Kid Talk With An Old Geezer
We live in a world where we are constantly coming up with things that will afford more protection from everyday life for this nation's children.
That said … My confusion heightens. Please stay tuned.
Back in the day there were hundreds of young children dying from a mysterious cause. Someone with a lot more knowledge of chemistry and doctor stuff than I, discovered that lead, when infused into ones body isn't a very good thing. Especially for the young. And from whence came the lead?
In the paint found on nearly every crib, bassinet and baby bed, and on the walls of every nursery in the country. This discovery led to lead free paint which led to a law prohibiting lead free paint which saved lots of young lives.
Back in the day when almost any one could open a pill bottle with one eye tied behind their back, there were numerous or more child deaths from drug overdoses when “little Billy” broke into mommie's stash of Valium and quickly doffed the lid and sampled the contents.
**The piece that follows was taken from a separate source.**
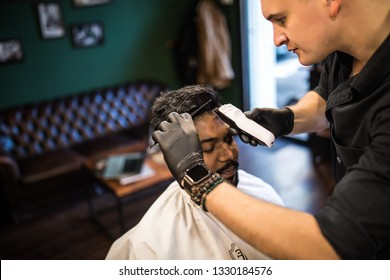 Unshaven man being clipped with professional electric shearer machine in barbershop. Male beauty treatment concept. Indian guy trim beard and mustache at barber shop salon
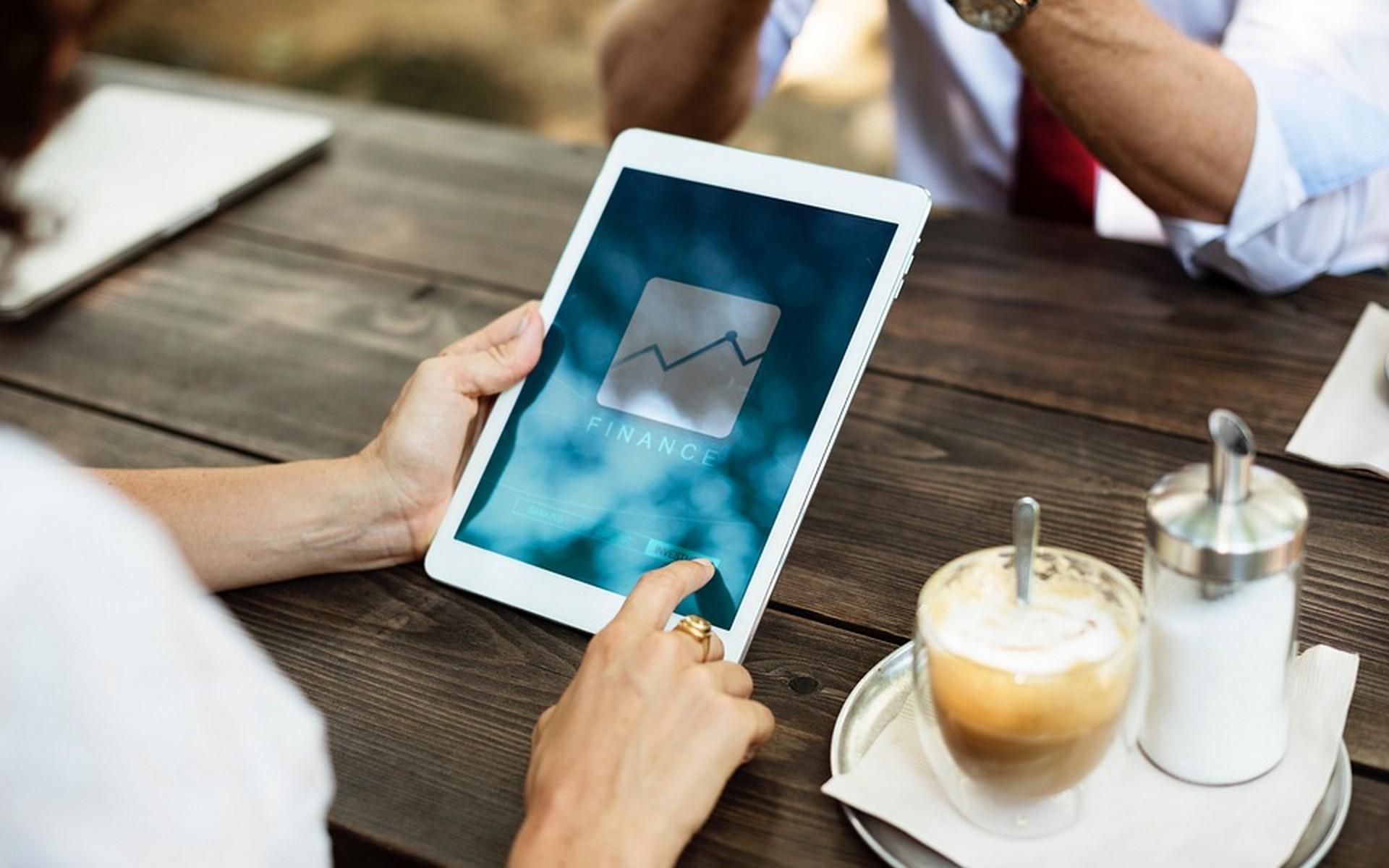 Mortgage broker, iPad finance graph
This discovery led to laws requiring “child-proof” caps on all prescription drug vials and bottles, which led to a dramatic drop in accidental childhood over-doses.
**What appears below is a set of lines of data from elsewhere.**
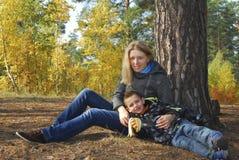 Madre e hijo en bosque del otoño. Imagen de archivo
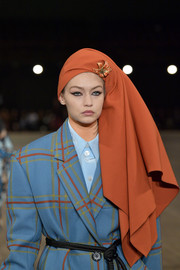 Gigi Hadid looked exotic wearing this rust-colored head scarf on the Marc Jacobs runway.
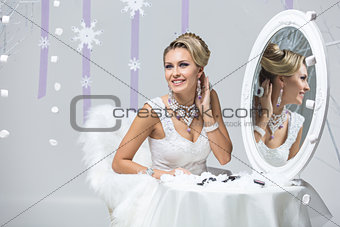 Beautiful bride looking in mirror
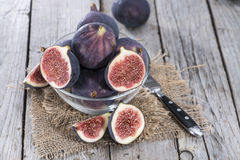 Some fresh Figs. On wooden background royalty free stock images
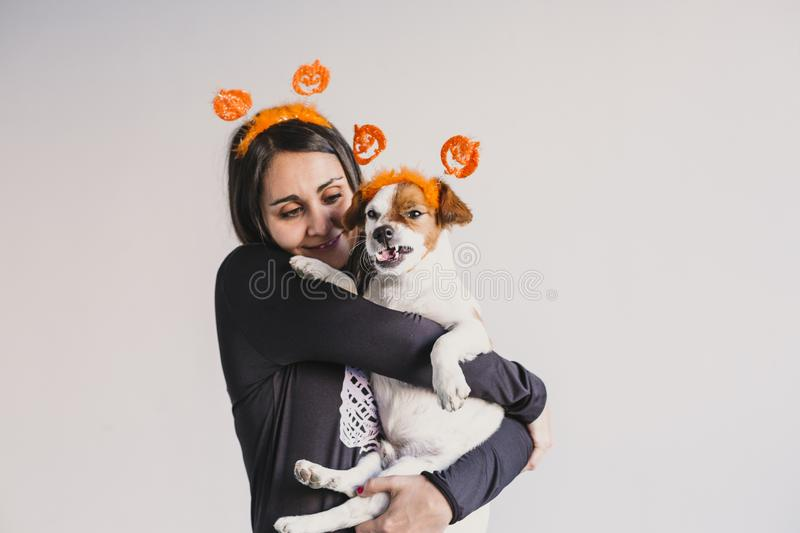 Young woman holding her cute small dog over white background. Matching pumpkin diadems. Halloween concept. Indoors. Holiday, skeleton, mexican, fall, spooky stock image
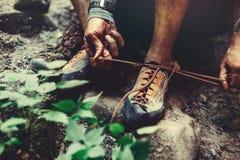 Mannen klär klättringskor för att klättra, närbild Extremt begrepp för utomhus- aktivitet för hobby arkivfoton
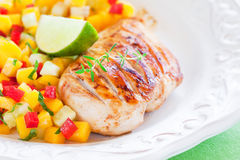 Grilled chicken and salsa Stock Photo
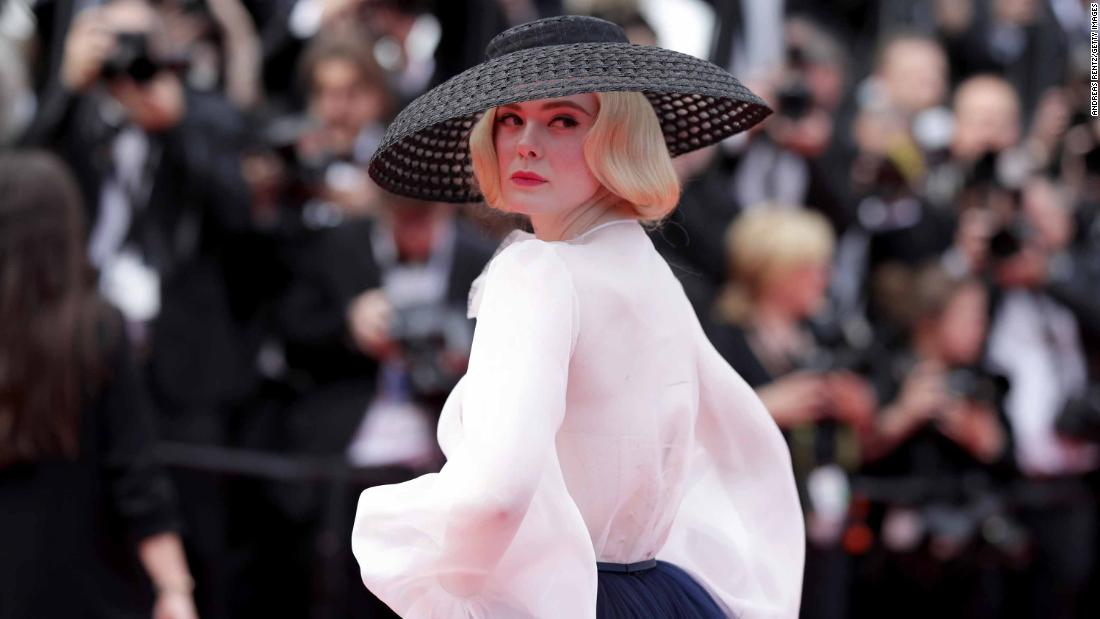 "Elle Fanning's takes a retro turn in Dior. The tulle skirt and silk organza shirt took 450 hours to create, the brand revealed on <a href=""https://www.instagram.com/p/Bxwltz2Igc9/"" target=""_blank"">Instagram</a>."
(At my advanced age I sometimes find these “child-proof” bottles to be quite “geezer proof,” as well).
Toy manufacturers are constantly under a barrage of government laws and regulations regarding the safety of their products in regards to the young folks who will be the end users. No lead painted toys and nothing removable small enough for a small child to swallow. i.e. buttons for eyes on a teddy bear.
Every movie and TV program has to include a disclaimer that “the following content may not be appropriate for anyone under 13 years old.” We're protecting these kids from stuff they can view every night on the NBC Nightly News!
Then there's the seatbelt regulations and car seat laws. There must be 500 pages of law describing the usage of seat belts and car seats for our young citizens.
There's even a law from way back that states a cartoon character – such as Mickey Mouse, Donald Duck and all the others that get depicted with hands – can only have three fingers and a thumb on each hand. I guess this protects the young from thinking that a mouse is similar to a human in some degree.
And to protect the young from violence the Coyote can no longer fall a thousand feet into the canyon and have a box of explosives from the TNT Explosives Co. fall on him and smash him to smithereens while the Roadrunner says “Beep, Beep” and smokes off into the sunset. (And Coyote appears unscathed in the very next scene.) This would somehow desensitize death to the young mind.
With all the things we strive to do, daily, to protect our young children, the myriad laws and regulations written for the sole purpose of protecting the young from physical and mental injury my confusion is this.
Why are 6-year-old children playing football?
That's it for now folks. Thanks for listening.